Mais quel roman magnifique. Une virtuosité dans les remous de l'âme de chacun des protagonistes, une description vivante d'une petite ville flamande avec ses différents quartiers, une vision percutante des rapports humains, et Alberte, cette héroïne à contre-emploi. Jeune fille pauvre, simple, lâchée dans un monde de veuleries et roueries d'une famille bourgeoise tenue d'une main de fer par un vieux brasseur, qui domine le jeu de dupes avec maestria et se régale à manipuler tout ce petit monde qui attend une seule chose : l'argent de l'héritage. Ce vieillard, rusé et dominateur, se régale et jubile à distribuer « ses faveurs et ses fureurs avec une injustice proprement divine. » Et pourtant, alors qu'il reconnait Alberte sa fille naturelle comme sa légataire, il se demande pourquoi. Pourquoi toute cette vie de lutte et, comme un ogre affamé, pourquoi tout le monde n'a pas cette faim. Il y aura bien une fin mais sans doute pas celle qu'il attendait de sa famille. Quelle famille ? Sans descendance directe, à l'exception d'Alberte, il se nourrit des envies qu'il fait naître chez sa soeur, ses beaux fils ou neveux, et qu'il tue d'un revers de mots cassant. Mensonges que toute cette vie bourgeoise. Mensonge de cette vie qu'il impose à sa fille, dont la mère est déjà partie dans un monde de chimères depuis qu'il l'a laissée sur le bas-côté dès qu'elle fût enceinte de lui. Il ne rechigne pas à donner quelques piécettes pour maintenir une sorte de jeu, tel un chat lançant la patte sur la souris déjà bien fatiguée, elle ne jouant plus mais attendant la fin. La fin viendra quand le vieux l'aura décidé. La surprise aussi. Alberte saura-t-elle s'acclimater à ce nouveau monde, passer du quartier des prostituées où sa mère alcoolique l'a laissée grandir à celui de la bourgeoisie et de ses histoires guères plus ragoutantes.

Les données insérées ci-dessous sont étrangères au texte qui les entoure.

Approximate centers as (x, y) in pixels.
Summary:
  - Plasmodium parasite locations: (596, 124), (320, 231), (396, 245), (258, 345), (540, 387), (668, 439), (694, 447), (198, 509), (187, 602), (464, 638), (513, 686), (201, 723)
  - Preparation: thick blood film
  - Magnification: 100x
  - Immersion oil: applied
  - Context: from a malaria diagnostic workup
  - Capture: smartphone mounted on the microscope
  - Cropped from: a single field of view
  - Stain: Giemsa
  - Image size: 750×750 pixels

L'écriture de Françoise Mallet-Joris est splendide, fine, poussée. Elle creuse les âmes avec précision, pousse loin le lecteur dans les recoins cachés des psychés. Ce roman a une saveur très particulière, un goût amer et pourtant très beau. Ce personnage de Philippe, sournois et sans doute le plus honnête avec lui-même dans la compréhension de ce qui lui arrive, de ce qui se passe sous ce toit, reste pour moi, une immense gageur très bien réussie par cette autrice. Je suis impressionnée par la force de Françoise Mallet-Joris qui se dégage dans ce roman tant de ces personnages que de sa composition.